Doesn't surprise me that there is Japanese interest - they like quirky things and all that and some of their animal protection laws stink ( Bear Parks for instance - but that's a another story for another day and another website I guess). 

I think the chicken looks silly - it is quite ridiculous - does it have a vent at the back where it can poop?? 

Tania


----------



## alvin (May 10, 2006)

Whoa there. I seriously doubt that the animal in question is being hurt in anyway.
It's only logical that you would not buy this type of thing for your stock chickens, no more then a breeder would buy a pooper suit for their racing birds.
That means, to me, that it's an item for _pets_. As such I doubt if it casues the animal any undue stress. I just came across it, and thought it made the bird look silly. (Not to mention the owner)


----------



## Skyeking (Jan 17, 2003)

*Hi alvin,

*Whoa there. I seriously doubt that the animal in question is being hurt in anyway.

*Do you seriously think the chicken is comfortable? His wings look restricted and he does NOT look happy.

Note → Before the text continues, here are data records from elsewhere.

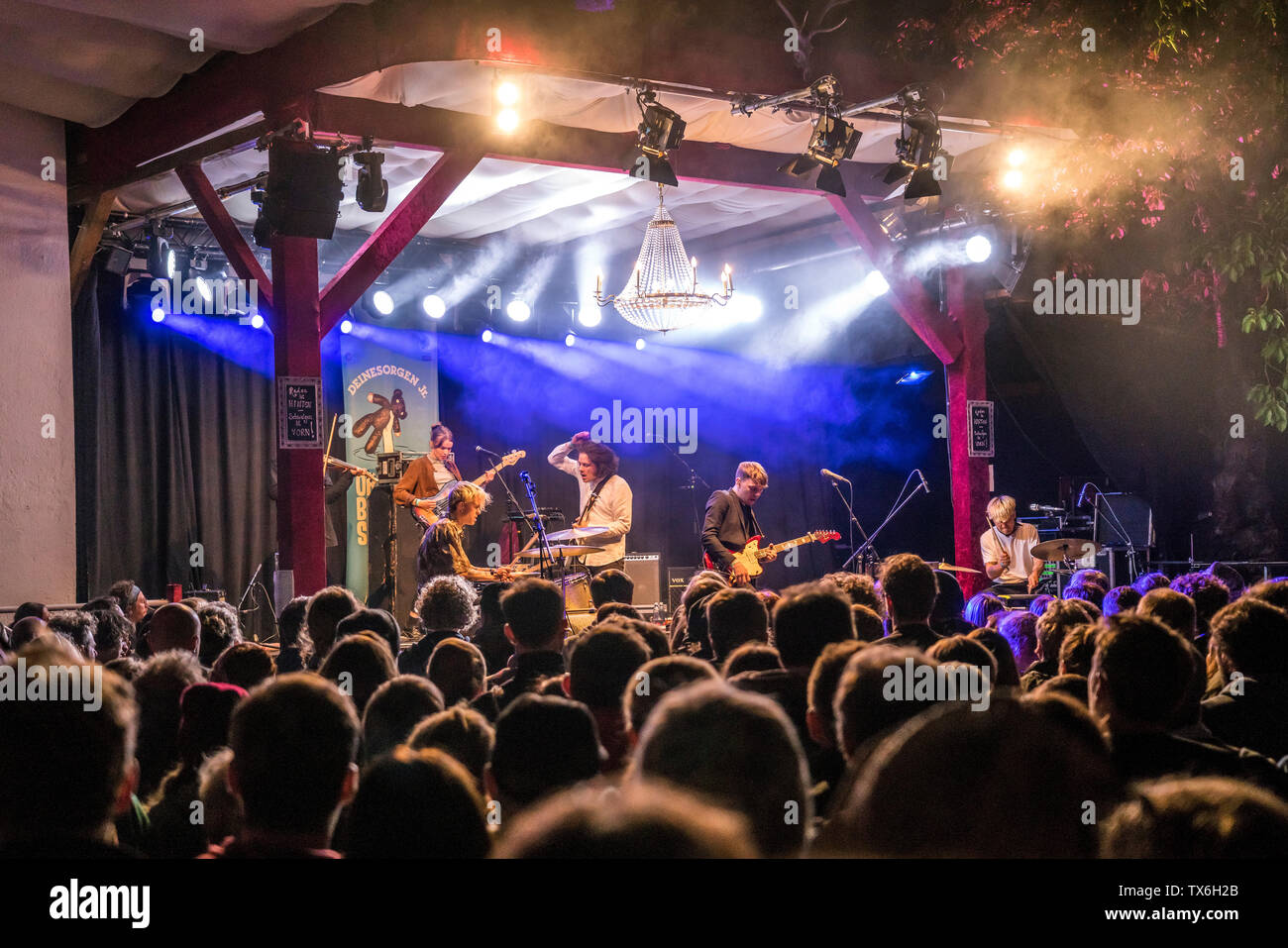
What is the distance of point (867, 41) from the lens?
7.58m

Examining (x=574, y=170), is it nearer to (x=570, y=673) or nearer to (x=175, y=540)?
(x=175, y=540)

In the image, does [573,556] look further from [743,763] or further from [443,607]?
[743,763]

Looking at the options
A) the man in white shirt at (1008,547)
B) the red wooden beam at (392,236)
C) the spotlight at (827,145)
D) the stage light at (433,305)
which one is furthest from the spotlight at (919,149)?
the stage light at (433,305)

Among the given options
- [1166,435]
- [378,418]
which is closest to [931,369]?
[1166,435]

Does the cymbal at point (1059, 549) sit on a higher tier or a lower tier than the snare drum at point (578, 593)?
higher

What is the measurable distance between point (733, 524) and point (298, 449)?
3.26 metres

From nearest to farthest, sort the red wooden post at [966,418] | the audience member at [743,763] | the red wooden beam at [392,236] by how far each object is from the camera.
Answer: the audience member at [743,763]
the red wooden beam at [392,236]
the red wooden post at [966,418]

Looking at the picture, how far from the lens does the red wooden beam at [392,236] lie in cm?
677

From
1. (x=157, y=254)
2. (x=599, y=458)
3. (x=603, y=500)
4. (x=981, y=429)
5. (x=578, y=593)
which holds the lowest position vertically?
(x=578, y=593)

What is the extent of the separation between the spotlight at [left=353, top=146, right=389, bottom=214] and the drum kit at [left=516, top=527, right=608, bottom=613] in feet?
8.26

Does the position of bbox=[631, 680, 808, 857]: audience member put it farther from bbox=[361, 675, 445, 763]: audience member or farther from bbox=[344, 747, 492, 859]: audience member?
bbox=[361, 675, 445, 763]: audience member

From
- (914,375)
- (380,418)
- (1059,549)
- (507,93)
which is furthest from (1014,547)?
(380,418)

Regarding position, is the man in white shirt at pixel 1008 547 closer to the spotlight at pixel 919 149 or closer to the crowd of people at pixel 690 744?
the spotlight at pixel 919 149

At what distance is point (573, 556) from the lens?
8.56 meters
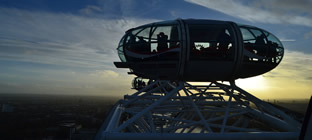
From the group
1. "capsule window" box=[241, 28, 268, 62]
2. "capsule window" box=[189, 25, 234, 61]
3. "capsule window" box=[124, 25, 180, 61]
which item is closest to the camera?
"capsule window" box=[189, 25, 234, 61]

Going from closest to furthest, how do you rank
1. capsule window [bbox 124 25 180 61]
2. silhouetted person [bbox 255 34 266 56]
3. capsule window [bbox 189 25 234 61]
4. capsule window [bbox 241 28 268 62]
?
capsule window [bbox 189 25 234 61], capsule window [bbox 124 25 180 61], capsule window [bbox 241 28 268 62], silhouetted person [bbox 255 34 266 56]

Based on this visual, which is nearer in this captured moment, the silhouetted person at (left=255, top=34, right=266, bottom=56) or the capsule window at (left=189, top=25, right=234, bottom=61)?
the capsule window at (left=189, top=25, right=234, bottom=61)

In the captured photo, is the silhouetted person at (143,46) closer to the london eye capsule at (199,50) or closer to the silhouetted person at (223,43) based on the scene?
the london eye capsule at (199,50)

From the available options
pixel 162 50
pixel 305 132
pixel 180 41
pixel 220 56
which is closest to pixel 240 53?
pixel 220 56

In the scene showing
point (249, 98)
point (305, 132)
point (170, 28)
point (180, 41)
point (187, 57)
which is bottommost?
point (305, 132)

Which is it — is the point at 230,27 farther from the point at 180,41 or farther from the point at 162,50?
the point at 162,50

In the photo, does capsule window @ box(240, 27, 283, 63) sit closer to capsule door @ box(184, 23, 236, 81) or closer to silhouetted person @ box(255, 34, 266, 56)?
silhouetted person @ box(255, 34, 266, 56)

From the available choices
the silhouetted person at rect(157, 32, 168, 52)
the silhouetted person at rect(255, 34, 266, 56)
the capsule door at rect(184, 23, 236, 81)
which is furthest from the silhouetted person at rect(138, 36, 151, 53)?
the silhouetted person at rect(255, 34, 266, 56)

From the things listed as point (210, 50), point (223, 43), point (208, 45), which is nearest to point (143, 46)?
point (208, 45)
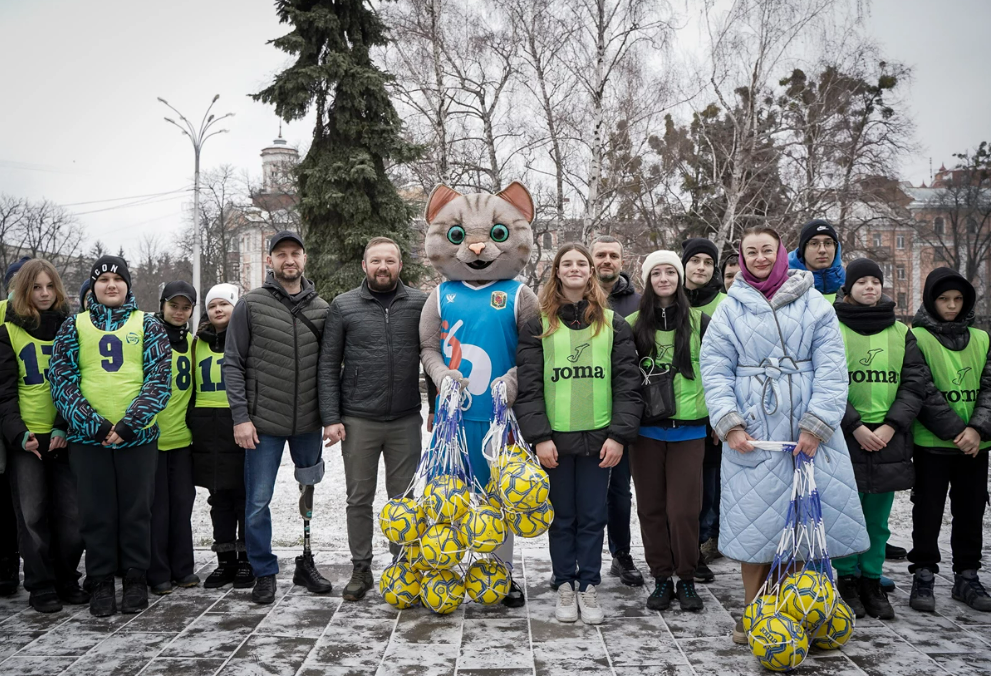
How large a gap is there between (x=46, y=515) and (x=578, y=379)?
3313 millimetres

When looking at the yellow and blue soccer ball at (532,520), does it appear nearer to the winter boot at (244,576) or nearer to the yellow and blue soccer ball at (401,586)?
the yellow and blue soccer ball at (401,586)

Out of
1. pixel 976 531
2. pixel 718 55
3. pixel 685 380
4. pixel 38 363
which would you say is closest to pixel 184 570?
pixel 38 363

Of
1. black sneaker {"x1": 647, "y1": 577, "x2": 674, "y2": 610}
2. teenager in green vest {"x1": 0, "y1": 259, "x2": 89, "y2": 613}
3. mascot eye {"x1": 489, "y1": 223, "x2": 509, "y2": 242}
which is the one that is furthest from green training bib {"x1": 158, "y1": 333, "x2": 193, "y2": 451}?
black sneaker {"x1": 647, "y1": 577, "x2": 674, "y2": 610}

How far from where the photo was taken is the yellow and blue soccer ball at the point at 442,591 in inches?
156

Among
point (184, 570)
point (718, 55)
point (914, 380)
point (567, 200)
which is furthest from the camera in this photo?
point (567, 200)

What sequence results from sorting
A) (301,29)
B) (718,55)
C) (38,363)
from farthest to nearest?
(718,55) < (301,29) < (38,363)

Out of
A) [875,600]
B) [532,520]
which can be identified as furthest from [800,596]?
[532,520]

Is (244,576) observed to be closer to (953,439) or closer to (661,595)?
(661,595)

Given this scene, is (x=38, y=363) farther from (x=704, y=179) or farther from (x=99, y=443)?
(x=704, y=179)

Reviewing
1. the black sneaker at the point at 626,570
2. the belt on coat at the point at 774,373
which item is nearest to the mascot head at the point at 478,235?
the belt on coat at the point at 774,373

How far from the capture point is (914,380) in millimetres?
3992

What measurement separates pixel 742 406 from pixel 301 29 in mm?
12232

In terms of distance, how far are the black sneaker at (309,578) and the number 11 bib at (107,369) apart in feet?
4.18

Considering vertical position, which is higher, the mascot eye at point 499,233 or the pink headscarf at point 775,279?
the mascot eye at point 499,233
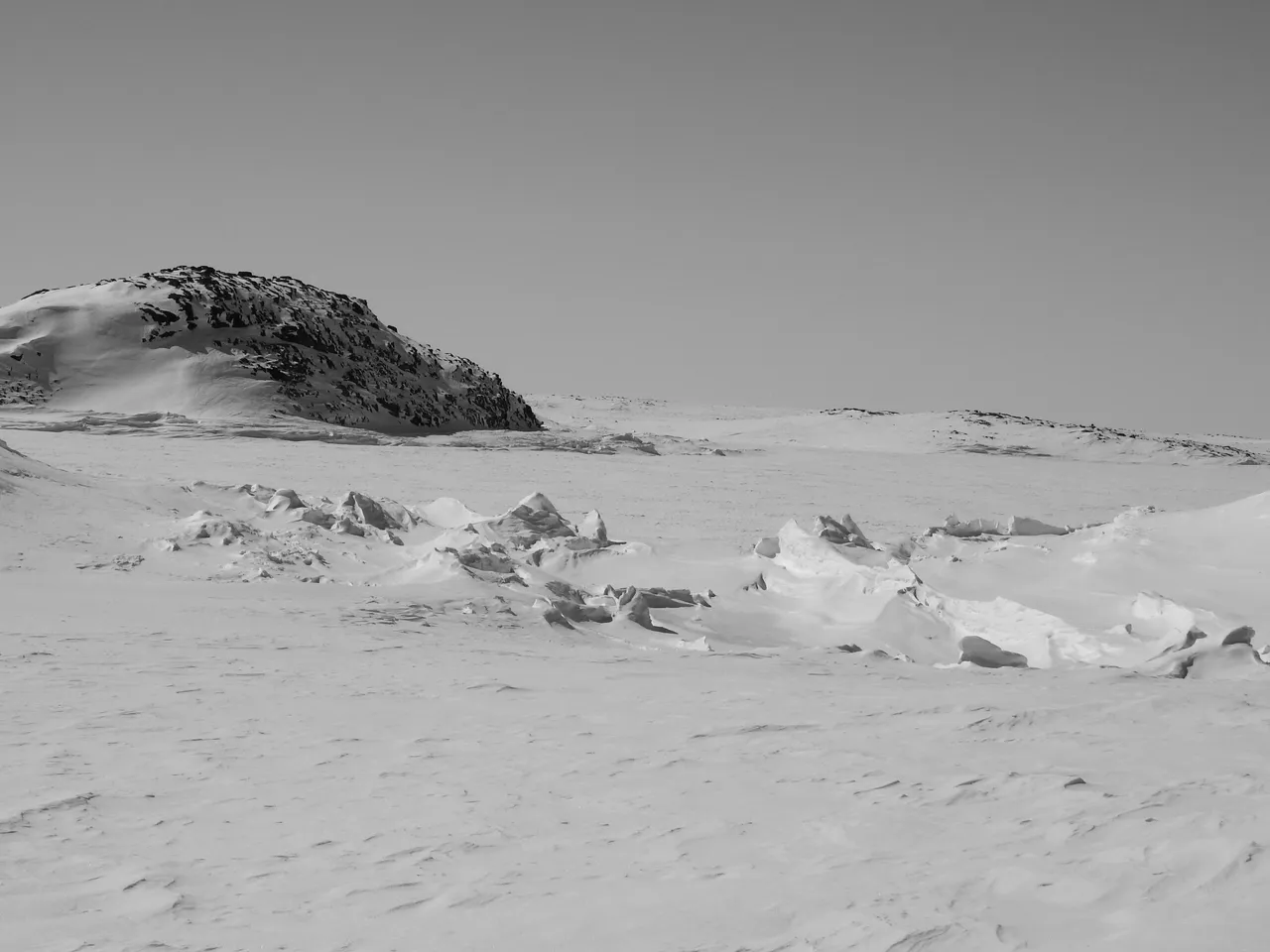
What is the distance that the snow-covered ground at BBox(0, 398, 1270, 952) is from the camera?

We do have several homing pigeons members who's birds wear the flight suits indoors for obvious reasons, but they don't restrict the birds in any way. The flight suits are specially designed for birds, and they have their interest in mind, this chicken suit looks to be on that bird for mere entertainment of their human owners.*


----------



## feralpigeon (Feb 14, 2005)

Alvin, I don't think folks are upset with you, but the 'suit' that is being promoted at the site  . And I think if you forget about semantics, that you'd agree the suit to be inappropriate for the chicken, and way too restrictive to be in its' best interest. Just a thought....

fp


----------



## stach_n_flash (Mar 15, 2006)

the chicken looks like a road island red  i think the ckicken is better with it off i think it might get hot in their and you might leave your chicken in the suit leave come back and find you have a fried chicken  then what would you do with it 

j/k well i disagree with the suit


----------



## Pidgey (May 20, 2005)

Well that original webpage goes back further to the true original site:

www.chickenssuit.com

And here's that particular chicken in that suit as seen from the side:

http://www.chickenssuit.com/english...ery_group/1/gallery_show/66/cHash/679c96842d/

Chickens' wings are a lot smaller in comparison to pigeons and I don't think they're tied behind or restricted. There seem to be several pictures of the chickens going around hunting for food pretty much as normal. I look at it and agree with the heading of this thread: somebody's got way too much time on their hands.

Pidgey


----------



## Pidgey (May 20, 2005)

Incidentally, I really don't see the point in dressing up chickens like that but I'm not entirely innocent:

http://www.pigeons.biz/forums/showpost.php?p=77175&postcount=71

Pidgey


----------